Nature and nurture: Insights from genetic, environmental and epigenomic studies of late-life depression

Abstract

Late-life depression (LLD) is a significant public health problem. It is one of the most common neuropsychiatric disorders in later life, and is associated with increased disability, morbidity and mortality. This thesis aims to obtain new insights into its pathophysiology by exploring the genetic, environmental and epigenetic influences on LLD in samples from the Older Australian Twins Study and the Sydney Memory and Ageing Study.

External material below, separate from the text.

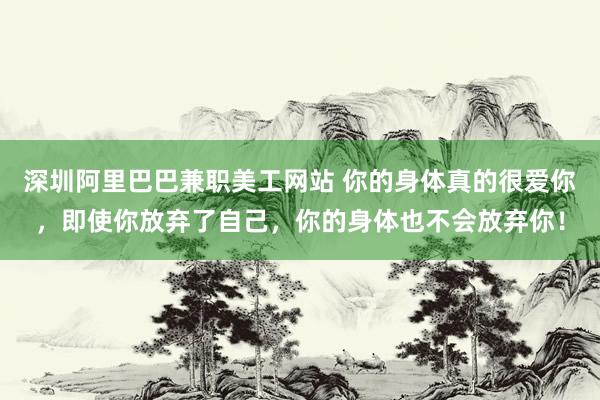 深圳阿里巴巴兼职美工网站 你的身体真的很爱你，即使你放弃了自己，你的身体也不会放弃你！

First, the relative contributions of genetic and environmental influences on LLD and its co-variation with anxiety and hypertension were investigated in twin pairs. It replicated previous findings that LLD is significantly heritable, and additionally demonstrated that LLD shares genetic influences with anxiety but not with hypertension. Next, a systematic review of genetic association studies of LLD revealed there was limited research with a general lack of replication. The meta-analysis identified three variants (APOE ?2/?3/?4, BDNF Val66Met and SLC6A4 5-HTTLPR) as significantly associated with LLD. Using the Australian cohorts, replication of LLD or major depressive disorder (MDD) candidate single-nucleotide polymorphisms (SNPs) was attempted, with no significant results. Furthermore, the effects of early-life trauma on LLD were examined, with childhood emotional abuse and exposure to Holocaust trauma significantly predicting LLD. Neither type of early-life trauma showed significant gene-environment interactions with LLD or MDD candidate SNPs. Finally, an epigenome-wide association study of LLD was conducted using blood DNA methylation from monozygotic twin pairs. It identified 69 differentially methylated probes, some of which are located near or in genes that have previously been implicated in neuropsychiatric or neurodegenerative disorders. The genes associated with the top-ranked probes appeared to be enriched for a range of developmental processes, including central nervous system development and neurogenesis.

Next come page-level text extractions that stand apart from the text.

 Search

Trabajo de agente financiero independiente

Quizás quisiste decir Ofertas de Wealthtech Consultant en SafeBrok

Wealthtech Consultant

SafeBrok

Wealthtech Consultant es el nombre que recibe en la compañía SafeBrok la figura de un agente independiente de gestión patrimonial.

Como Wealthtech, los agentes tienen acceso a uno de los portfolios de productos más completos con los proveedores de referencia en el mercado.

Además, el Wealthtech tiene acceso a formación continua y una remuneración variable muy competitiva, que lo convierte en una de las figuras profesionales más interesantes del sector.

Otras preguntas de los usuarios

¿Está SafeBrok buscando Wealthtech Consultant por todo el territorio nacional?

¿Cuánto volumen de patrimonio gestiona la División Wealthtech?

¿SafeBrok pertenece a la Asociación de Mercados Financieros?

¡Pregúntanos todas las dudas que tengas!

This thesis provides several novel contributions to the literature by identifying some important genetic, environmental and epigenetic influences on LLD. Taken together, the findings highlight the potential role of neurodevelopment in the pathophysiology of LLD, which can have significant implications for the prevention and treatment of LLD. Research on the genetics and epigenetics of LLD is clearly still at a nascent stage, and more research is warranted to further our understanding.